There is a justifiable criticism on the drafting of the Constitution, that it was a hurriedly drafted Constitution driven by ‘emotions’, rather than ‘reason’. The Constituent Assembly, showed more concern on the Fundamental Rights and the Directive Principles of State policies. The inter relationship between the Centre and State and the rights of the Provinces and the Centre-State relations were not given due attention and adequate importance, by the Constituent Assembly.
It is said, that the drafts were to be approved by the Congress Working Committee, prior to discussion by the Constitution Assembly. That may be a contributory factor for such lapses. Further, the said drafting committee must have been under a firm view that established conventions would not be broken by the instrumentalities of the Government. The fact that after 1708, no Bill passed by the Parliament of UK was refused to be assented by the King and the fact that Constitution of India established Cabinet system of government and not Presidential form of Government and the fact that no Bill passed under the GoI Acts from 1919, was refused to be assented by the Governors, might have resulted in the omission, to delete the word ‘withhold’ in Arts 111 and 200, as that was brutumfulmen. Whatever may be the reason, the non-omission of the word ‘withhold’ in these articles is a lapse on the part of the Constituent Assembly and its drafting committee.

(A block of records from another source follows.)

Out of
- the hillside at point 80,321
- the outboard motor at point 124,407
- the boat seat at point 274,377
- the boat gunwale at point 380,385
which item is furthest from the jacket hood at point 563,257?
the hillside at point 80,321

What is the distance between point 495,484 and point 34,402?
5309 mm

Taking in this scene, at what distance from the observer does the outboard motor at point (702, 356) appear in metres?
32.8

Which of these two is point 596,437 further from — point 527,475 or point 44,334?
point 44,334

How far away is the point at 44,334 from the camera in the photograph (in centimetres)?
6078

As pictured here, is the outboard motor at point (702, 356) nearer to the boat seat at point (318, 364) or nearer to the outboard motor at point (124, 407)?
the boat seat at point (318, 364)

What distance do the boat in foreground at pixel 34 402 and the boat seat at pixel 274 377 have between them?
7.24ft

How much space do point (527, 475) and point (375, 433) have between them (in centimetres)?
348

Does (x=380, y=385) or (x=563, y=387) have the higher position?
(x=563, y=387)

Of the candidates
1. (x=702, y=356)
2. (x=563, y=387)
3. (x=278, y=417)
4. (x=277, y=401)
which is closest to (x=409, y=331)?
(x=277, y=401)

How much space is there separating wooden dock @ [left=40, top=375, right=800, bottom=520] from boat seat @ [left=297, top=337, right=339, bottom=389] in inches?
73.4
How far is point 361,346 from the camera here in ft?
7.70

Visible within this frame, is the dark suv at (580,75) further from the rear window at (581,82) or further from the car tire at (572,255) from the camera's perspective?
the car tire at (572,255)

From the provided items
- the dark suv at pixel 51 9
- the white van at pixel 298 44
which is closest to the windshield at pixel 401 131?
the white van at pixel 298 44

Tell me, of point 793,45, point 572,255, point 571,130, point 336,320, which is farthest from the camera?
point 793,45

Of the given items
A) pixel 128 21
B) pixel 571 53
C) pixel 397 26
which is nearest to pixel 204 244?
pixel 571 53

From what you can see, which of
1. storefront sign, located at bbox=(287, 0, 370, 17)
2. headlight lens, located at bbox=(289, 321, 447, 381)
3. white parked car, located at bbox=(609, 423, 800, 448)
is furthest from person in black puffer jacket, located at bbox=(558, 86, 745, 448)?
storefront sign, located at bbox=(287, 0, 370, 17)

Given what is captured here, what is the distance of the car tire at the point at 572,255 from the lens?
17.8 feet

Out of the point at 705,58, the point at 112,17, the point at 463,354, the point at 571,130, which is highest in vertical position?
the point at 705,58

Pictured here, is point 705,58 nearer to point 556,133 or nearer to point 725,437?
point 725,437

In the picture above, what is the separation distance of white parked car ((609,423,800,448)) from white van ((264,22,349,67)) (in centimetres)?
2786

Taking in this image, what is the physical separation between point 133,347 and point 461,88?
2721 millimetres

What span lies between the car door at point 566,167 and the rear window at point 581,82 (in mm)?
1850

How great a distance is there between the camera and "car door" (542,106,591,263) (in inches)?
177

Of late, the Governors of States started ignoring the conventions, either deliberately, or under directions from the Central Home-ministry, as stated by the National commission. It is on the basis of a false notion that the Governor is the real administrative head, as opposed to the fact that the Governor is only an ornamental head. Whatever be the real reason, the fact remains that under the Indian Constitution the Governor or the President has no power to veto any Bill passed by the legislatures. The long-established convention that a Bill passed by the legislatures cannot be vetoed, is being violated, for some reason or other. Such acts are against the spirit of the Constitution of India.